──────── EXCERPT PROVIDED

Wednesday, November 30, 2011

As Timely Now As It Was Then

You must be wondering how
The boy next door turned out
Have a care, but don't stare because he's still there
Lamenting policewomen, policemen, silly women, tax men
Uniformed whores
They who wish to hurt you work within the law
This world is full, so full of crashing bores
And I must be one, cuz no one ever turns to me to say
"Take me in your arms, Take me in your arms and love me"

You must be wondering how
The boy next door turned out
Have a care, and say a prayer because he's still there
Lamenting policewomen, policemen, silly women, tax men
Uniformed whores
Educated criminals work within the law
This world is full, oh, so full of crashing bores
And I must be one, cuz no one ever turns to me to say
"Take me in your arms, Take me in your arms and love me, love me"

What really lies beyond the constraints of my mind?

────────────────

## TASKS
**a.** In the second verse of the post, who is said to work within the law?
**b.** List every group of people named in the line of the post that begins with "Lamenting".
None of the entries after the post are needed here.

──────── SOURCE DATA

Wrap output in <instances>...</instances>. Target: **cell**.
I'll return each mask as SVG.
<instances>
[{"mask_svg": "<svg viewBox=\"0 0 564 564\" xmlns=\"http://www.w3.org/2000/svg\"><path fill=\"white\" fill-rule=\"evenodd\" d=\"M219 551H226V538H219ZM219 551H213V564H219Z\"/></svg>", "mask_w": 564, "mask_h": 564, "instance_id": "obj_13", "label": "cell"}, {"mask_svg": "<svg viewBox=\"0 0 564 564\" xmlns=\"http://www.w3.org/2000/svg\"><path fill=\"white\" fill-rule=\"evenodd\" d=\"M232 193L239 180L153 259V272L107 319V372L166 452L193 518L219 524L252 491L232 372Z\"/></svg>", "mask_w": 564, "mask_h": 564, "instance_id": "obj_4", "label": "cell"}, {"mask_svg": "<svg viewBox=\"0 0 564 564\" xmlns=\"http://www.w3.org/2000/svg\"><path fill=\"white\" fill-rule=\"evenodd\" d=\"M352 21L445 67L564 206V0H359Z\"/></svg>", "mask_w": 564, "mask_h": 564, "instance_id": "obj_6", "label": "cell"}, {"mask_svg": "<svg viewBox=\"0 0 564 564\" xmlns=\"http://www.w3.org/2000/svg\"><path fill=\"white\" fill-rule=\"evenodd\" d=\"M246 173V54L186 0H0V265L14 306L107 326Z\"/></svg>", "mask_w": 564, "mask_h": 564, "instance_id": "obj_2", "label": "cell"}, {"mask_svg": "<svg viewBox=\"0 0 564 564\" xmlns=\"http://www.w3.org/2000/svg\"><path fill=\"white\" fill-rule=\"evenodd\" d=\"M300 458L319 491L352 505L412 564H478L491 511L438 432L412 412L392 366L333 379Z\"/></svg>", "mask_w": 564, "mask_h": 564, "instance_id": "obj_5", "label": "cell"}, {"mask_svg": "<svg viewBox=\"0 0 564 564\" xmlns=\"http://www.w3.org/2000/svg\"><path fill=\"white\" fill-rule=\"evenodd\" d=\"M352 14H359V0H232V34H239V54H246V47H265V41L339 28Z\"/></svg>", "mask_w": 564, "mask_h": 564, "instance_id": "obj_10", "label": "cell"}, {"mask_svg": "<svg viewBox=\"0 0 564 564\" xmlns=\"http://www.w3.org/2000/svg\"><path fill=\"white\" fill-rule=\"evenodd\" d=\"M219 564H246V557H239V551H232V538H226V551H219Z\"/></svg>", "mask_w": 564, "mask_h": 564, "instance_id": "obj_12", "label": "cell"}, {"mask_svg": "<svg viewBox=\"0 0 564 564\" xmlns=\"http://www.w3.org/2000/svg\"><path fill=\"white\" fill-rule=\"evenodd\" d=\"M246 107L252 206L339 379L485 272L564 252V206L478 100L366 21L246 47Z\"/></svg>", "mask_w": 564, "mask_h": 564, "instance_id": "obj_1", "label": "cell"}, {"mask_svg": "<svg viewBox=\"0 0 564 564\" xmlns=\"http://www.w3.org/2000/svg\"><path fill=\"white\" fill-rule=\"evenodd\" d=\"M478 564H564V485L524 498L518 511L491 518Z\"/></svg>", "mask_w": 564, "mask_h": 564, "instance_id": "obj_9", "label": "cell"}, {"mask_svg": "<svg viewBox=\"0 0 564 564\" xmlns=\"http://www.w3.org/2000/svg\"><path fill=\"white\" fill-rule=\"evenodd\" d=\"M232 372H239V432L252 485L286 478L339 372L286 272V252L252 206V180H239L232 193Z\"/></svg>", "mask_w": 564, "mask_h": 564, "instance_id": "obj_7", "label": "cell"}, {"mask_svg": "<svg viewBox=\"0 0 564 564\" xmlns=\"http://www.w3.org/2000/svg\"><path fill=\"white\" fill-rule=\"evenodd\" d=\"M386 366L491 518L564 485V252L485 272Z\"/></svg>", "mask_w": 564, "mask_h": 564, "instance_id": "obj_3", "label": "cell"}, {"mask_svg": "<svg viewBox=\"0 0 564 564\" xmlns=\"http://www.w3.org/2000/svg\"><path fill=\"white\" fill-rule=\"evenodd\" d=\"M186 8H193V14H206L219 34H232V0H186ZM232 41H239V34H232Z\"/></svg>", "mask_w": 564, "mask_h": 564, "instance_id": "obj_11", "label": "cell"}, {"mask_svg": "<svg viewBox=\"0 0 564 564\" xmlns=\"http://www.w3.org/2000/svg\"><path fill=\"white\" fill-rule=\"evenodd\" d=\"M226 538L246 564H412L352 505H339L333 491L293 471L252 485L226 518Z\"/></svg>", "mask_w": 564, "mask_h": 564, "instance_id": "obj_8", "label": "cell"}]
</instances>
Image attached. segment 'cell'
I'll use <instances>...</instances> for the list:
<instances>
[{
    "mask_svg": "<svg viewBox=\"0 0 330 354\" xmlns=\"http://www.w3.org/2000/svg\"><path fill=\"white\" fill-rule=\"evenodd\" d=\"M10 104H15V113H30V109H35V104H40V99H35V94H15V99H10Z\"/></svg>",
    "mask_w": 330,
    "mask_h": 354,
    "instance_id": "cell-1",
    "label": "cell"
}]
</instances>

────────────────

## LIST OF ANSWERS
**a.** Educated criminals

**b.** Policewomen, policemen, silly women, tax men